Teaching Comparative Government and Politics

Thursday, January 24, 2013

In memory of Bill Babcock

I learned this afternoon that Bill Babcock, an extraordinary colleague and mentor, died last month. I met Bill when we read exams on the Clemson University campus over 20 years ago. I was a rookie, he was the guy who helped me learn the ropes. We worked together at reading tables several times after that.

He was a gentleman and a scholar in the very best senses of those words. He was also a great teacher to those of us who worked with him.

About the time we both retired, he and his wife Julie, trekked across Jacksonville to take photos of a house my parents rented when my dad was stationed at Jacksonville Naval Air Station during World War II. The kindness of their gesture would not be surprising to those of us who knew Bill.

In Memory of William Nathaniel Babcock March 23, 1934 - December 19, 2012

Bill Babcock
William Nathaniel "Bill" Babcock passed away peacefully on December 19, 2012 after an extended illness.

Bill was born in Wytheville, Virginia on March 23, 1934 to Kate Anderson Babcock and Mark Babcock.

He grew up in Daytona Beach, Florida.

He is survived by his wife of 48 years, Julie Cheves Babcock, his son Mark William Babcock (Laura) and grandchildren Sophie, Eva and Max, of Madrid, Spain, and his brother James M Babcock (Anita) of Tampa.

Bill graduated from Mainland High School in Daytona Beach in 1953 and served in the US Marine Corps before attending the University of Florida, where he graduated with a Bachelor of Arts in Education in 1960 and a Master of Education in 1966.

After graduation, Bill became an educator, teaching for more than 47 years, including 41 years at The Bolles School.

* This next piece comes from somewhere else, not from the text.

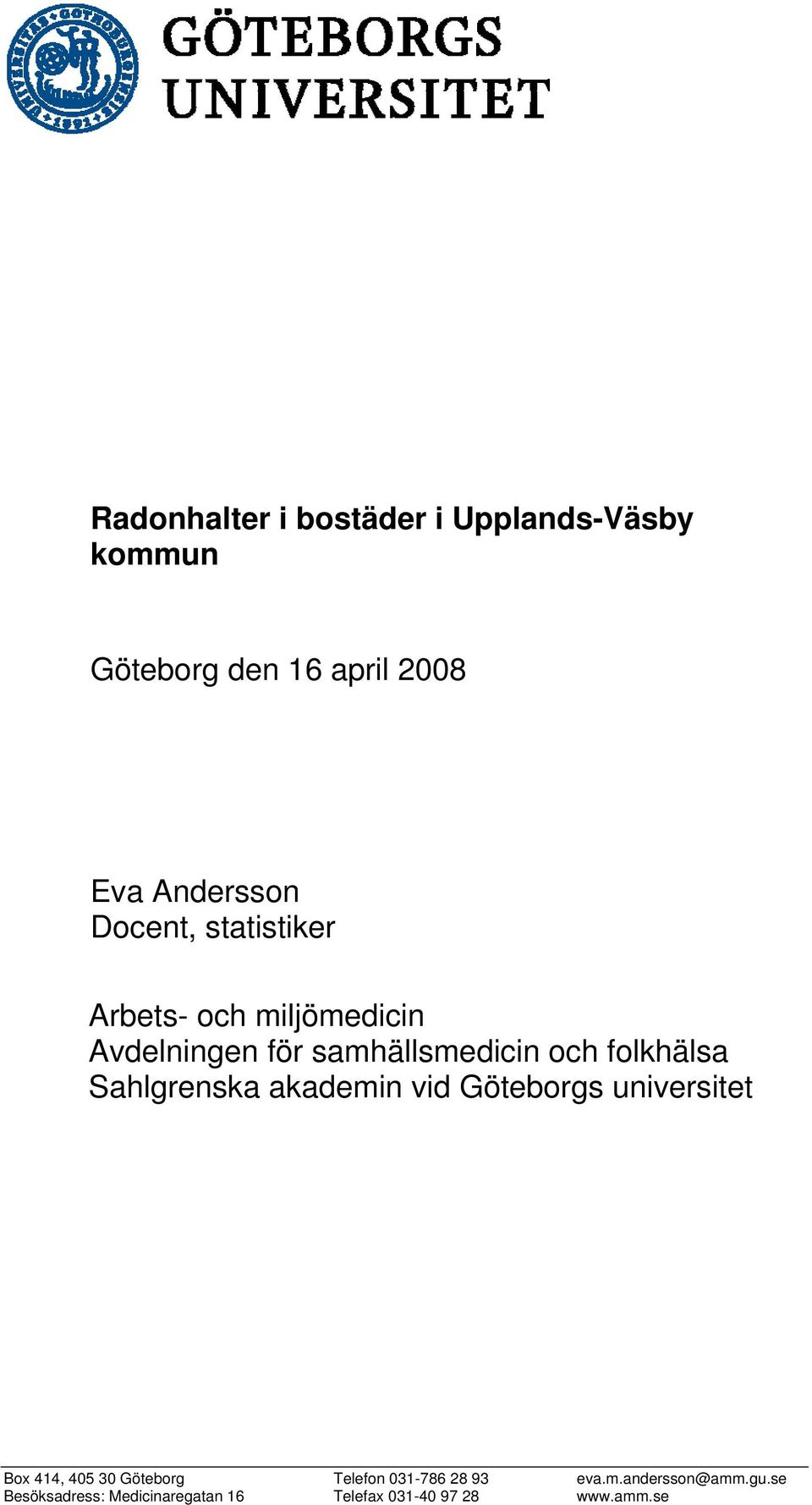 Sahlgrenska akademin vid Göteborgs universitet Box 414, 405 30 Göteborg Telefon 031-786 28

Bill began his career at Bolles in 1966 and retired in 2007. He taught many subjects during his tenure at Bolles – including history, economics, and AP levels of US and comparative government. He served as chairman of the Social Studies Department until 1997 and was then named chair emeritus. As Director of Student Activities, Bill was also an instrumental mentor and inspiration to students in the National Honor Society and the Student Council. He was the first person to be named The Henrietta Donovan Chair of American Studies and was one of four teachers citywide selected for the Gladys Prior Award for Career Teaching Excellence in 2002.

In addition to his work at Bolles, Bill served the Advanced Placement Program of the College Board as a Grader, Table Leader, and Consultant in the subject of Comparative Government from 1988 to 2005... 


At 7:04 AM, Anonymous Ethel Wood said...

I am deeply saddened to hear of Bill's death. He was truly one of the "greats" of AP Comparative Government, not to mention one of my very favorite people at the readings for many years. I too first met him at Clemson, sharing sitings of the Clemson tiger and my very first gator bites. No one was kinder, wiser, gentler, or more fun! We all owe Bill a huge debt of gratitude for his many contributions in shaping the field of AP Comparative Government and Politics.